Mr R Sikakane (ANC) also noted that if it were necessary for the traditional leaders to be consulted, then the Law Clinic should comment on the contribution those leaders could make in regard to the Amendment Bill was concerned. The Clinic had also stated that the preferred solution was integration; however the South African public still needed to be educated on asylum seekers. He asked if it was legal for banks to hold monies that belonged to refugees.

Ms Khan replied that the Law Clinic was of the view that if government had indeed done proper consultations, then these should have included all those who dealt with asylum seekers, and there should then have been a very wide range of consultations. Traditional leaders had been reported to have assisted asylum seekers; therefore they too should have been given an opportunity to comment on their interactions with refugees.  In relation to the figure of 5 000 that had been questioned, she noted that this was in fact a conservative guess. She noted that in some periods the Law Clinic would be approached by as many as 250 people per day. Both the immigration officers and the police were consulted. In respect of the deportations, the Law Clinic spoke on behalf of the refugees who had a prima facie case. However many other people had legitimate refugee claims yet they were deported simply because they could not access the correct services by the Department of Home Affairs.

Mr W Skhosana (ANC) asked the Clinic to comment on the issue of permits and whether it would be worthwhile to issue two permits, the first permit for identification, and the second for access to services.

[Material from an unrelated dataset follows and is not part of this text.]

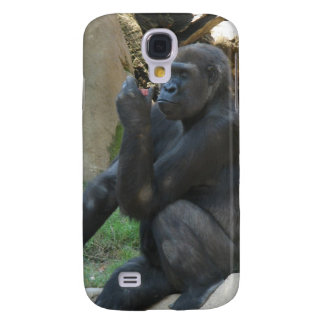 Thoughtful Gorilla iPhone 3G Case Galaxy S4 Covers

Ms Khan replied that on the issue of temporary permits, the first document a refugee received was the Section 22 permit. Once the refugee had been granted refugee status and his case had been assessed then only could he be issued with a 13-digit number.

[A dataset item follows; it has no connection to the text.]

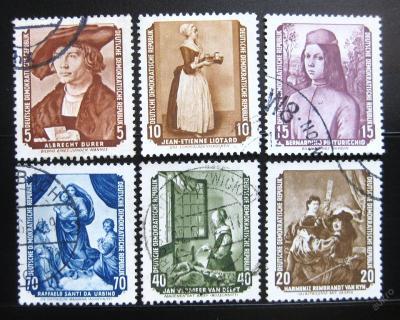 DDR 1955 Slavné obrazy Mi# 504-09 30€ 0963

Ms M Maunye (ANC) noted that she was concerned with the issue of local integration. The majority of South Africans had started to become more accommodating to non-South Africans. In regard to the documentation, given South Africa’s historical background, she asked for comment on how a proper balance could be struck. She pointed out that it was also difficult for South Africans to receive documentation.

Ms Khan said that there was indeed much goodwill being shown to the refugees on the part of many South Africans out there, but there were also other areas where there was no improvement, so one could not deny that there was still a measure of xenophobia.

Mr Morwamoche asked the Department to comment why the drafters had not include the recommendation from the Courts regarding the rights of asylum seekers. Ms Khan had noted that the Appeal Board was going to appeal their own decision, and he asked for clarity whether it was possible for such a situation to occur. He also asked that the Clinic should comment on whether the definition of illegal foreigner extended beyond an undocumented asylum seeker. He said that the members of the Refugee Appeal authority would have to be legally qualified in terms of the Amendment Bill and feared that there might be a potential conflict with members of the Standing Committee who would have to serve on this appeal authority.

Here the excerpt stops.